**Written request:** Print, without any change, the entries starting with the line that contains "How far is (x=168, y=174)" and going on through the line that contains "47.2 metres", including both of those lines.

□ □ □ □

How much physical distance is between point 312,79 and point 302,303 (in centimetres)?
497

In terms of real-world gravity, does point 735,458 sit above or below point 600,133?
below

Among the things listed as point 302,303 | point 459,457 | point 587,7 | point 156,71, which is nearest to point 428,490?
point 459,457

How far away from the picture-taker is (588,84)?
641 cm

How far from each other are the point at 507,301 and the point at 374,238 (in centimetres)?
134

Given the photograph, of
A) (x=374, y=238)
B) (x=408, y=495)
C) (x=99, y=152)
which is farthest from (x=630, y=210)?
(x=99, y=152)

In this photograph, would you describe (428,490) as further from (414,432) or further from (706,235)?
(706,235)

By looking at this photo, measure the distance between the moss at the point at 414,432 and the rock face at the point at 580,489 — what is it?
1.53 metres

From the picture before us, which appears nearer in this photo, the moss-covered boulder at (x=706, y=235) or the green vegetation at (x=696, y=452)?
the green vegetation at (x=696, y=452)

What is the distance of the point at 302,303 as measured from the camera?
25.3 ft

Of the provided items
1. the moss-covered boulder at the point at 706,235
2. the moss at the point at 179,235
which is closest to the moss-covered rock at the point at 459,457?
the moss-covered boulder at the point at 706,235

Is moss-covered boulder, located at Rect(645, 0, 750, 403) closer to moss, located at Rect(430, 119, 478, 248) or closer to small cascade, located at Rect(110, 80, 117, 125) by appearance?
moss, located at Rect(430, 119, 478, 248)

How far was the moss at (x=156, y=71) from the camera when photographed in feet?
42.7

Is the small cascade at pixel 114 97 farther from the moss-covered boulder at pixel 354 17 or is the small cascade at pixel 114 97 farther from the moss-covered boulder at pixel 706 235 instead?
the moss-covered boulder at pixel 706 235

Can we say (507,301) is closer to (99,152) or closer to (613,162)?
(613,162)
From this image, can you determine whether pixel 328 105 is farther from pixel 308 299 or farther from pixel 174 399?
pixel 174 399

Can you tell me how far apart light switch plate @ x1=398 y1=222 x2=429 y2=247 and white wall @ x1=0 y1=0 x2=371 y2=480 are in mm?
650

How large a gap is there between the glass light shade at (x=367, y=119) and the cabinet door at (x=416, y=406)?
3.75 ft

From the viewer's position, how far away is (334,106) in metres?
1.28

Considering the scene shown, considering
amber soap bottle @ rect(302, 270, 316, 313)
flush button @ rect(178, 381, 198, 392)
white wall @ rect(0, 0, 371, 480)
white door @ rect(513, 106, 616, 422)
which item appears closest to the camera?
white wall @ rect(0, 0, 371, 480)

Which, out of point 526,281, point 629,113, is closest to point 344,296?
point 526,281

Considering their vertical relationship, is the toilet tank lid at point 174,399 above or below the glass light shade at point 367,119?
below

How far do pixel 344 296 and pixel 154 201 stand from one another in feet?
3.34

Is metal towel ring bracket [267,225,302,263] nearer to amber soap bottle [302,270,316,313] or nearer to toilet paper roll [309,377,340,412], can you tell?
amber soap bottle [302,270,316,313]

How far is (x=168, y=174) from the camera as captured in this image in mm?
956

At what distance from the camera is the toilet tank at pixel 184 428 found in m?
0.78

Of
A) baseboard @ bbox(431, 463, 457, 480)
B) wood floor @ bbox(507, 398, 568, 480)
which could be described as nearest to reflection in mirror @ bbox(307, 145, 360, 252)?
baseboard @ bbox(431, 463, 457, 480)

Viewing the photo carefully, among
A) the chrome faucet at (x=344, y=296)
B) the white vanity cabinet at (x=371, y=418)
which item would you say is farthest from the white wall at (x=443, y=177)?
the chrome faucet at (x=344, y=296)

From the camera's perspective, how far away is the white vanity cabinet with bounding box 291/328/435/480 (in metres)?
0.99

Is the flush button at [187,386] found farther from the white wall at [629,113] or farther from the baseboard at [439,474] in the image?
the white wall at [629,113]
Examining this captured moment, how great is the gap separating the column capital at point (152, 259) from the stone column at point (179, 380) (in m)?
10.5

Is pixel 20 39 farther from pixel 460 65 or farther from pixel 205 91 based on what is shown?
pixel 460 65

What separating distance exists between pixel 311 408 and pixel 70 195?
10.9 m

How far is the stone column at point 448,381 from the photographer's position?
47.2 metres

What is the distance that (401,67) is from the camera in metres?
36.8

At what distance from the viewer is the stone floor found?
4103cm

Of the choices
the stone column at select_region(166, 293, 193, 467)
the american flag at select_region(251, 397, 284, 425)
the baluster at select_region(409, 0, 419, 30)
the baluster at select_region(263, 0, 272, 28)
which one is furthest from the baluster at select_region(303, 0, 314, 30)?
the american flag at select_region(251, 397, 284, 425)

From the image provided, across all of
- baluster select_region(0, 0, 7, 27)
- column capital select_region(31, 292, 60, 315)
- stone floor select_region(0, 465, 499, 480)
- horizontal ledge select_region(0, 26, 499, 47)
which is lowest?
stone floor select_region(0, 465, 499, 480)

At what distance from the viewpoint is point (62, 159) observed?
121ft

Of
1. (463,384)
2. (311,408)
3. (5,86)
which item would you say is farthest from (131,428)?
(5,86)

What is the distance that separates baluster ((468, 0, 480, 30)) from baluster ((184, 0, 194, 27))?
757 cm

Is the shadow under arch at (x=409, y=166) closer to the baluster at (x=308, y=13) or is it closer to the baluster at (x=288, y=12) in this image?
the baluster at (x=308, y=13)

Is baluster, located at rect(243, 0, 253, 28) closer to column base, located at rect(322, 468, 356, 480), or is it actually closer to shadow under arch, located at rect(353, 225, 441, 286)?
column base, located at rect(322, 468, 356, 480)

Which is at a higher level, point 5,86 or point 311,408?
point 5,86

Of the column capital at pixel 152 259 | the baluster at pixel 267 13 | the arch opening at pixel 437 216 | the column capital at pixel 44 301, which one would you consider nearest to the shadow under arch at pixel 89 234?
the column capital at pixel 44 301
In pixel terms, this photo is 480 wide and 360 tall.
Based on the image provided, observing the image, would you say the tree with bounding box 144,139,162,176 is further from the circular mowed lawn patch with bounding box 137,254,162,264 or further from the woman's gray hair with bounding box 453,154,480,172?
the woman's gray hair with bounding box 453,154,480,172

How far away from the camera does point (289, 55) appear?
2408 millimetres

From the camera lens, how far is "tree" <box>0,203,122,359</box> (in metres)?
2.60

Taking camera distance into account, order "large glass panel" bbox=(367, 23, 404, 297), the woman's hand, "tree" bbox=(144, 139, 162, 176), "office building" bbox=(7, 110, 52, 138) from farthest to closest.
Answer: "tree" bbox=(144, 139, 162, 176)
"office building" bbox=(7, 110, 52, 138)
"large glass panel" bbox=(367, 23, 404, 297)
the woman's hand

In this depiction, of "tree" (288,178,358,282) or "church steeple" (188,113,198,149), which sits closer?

□ □ □ □

**Expected answer:**
How far is (x=168, y=174) from the camera as captured in this image in mm?
956

At what distance from the camera is the toilet tank at pixel 184 428 found in m?
0.78

Of
A) baseboard @ bbox(431, 463, 457, 480)
B) wood floor @ bbox(507, 398, 568, 480)
which could be described as nearest to reflection in mirror @ bbox(307, 145, 360, 252)?
baseboard @ bbox(431, 463, 457, 480)

Viewing the photo carefully, among
A) the chrome faucet at (x=344, y=296)
B) the white vanity cabinet at (x=371, y=418)
which item would you say is farthest from the white wall at (x=443, y=177)?
the chrome faucet at (x=344, y=296)

From the camera's perspective, how far away is the white vanity cabinet with bounding box 291/328/435/480 (in metres)?
0.99

Is the flush button at [187,386] found farther from the white wall at [629,113] or farther from the baseboard at [439,474] in the image?
the white wall at [629,113]
Examining this captured moment, how great is the gap separating the column capital at point (152, 259) from the stone column at point (179, 380) (in m)?
10.5

Is pixel 20 39 farther from pixel 460 65 or farther from pixel 205 91 based on what is shown?
pixel 460 65

What separating distance exists between pixel 311 408 and pixel 70 195?
10.9 m

How far is the stone column at point 448,381 from the photographer's position?
47.2 metres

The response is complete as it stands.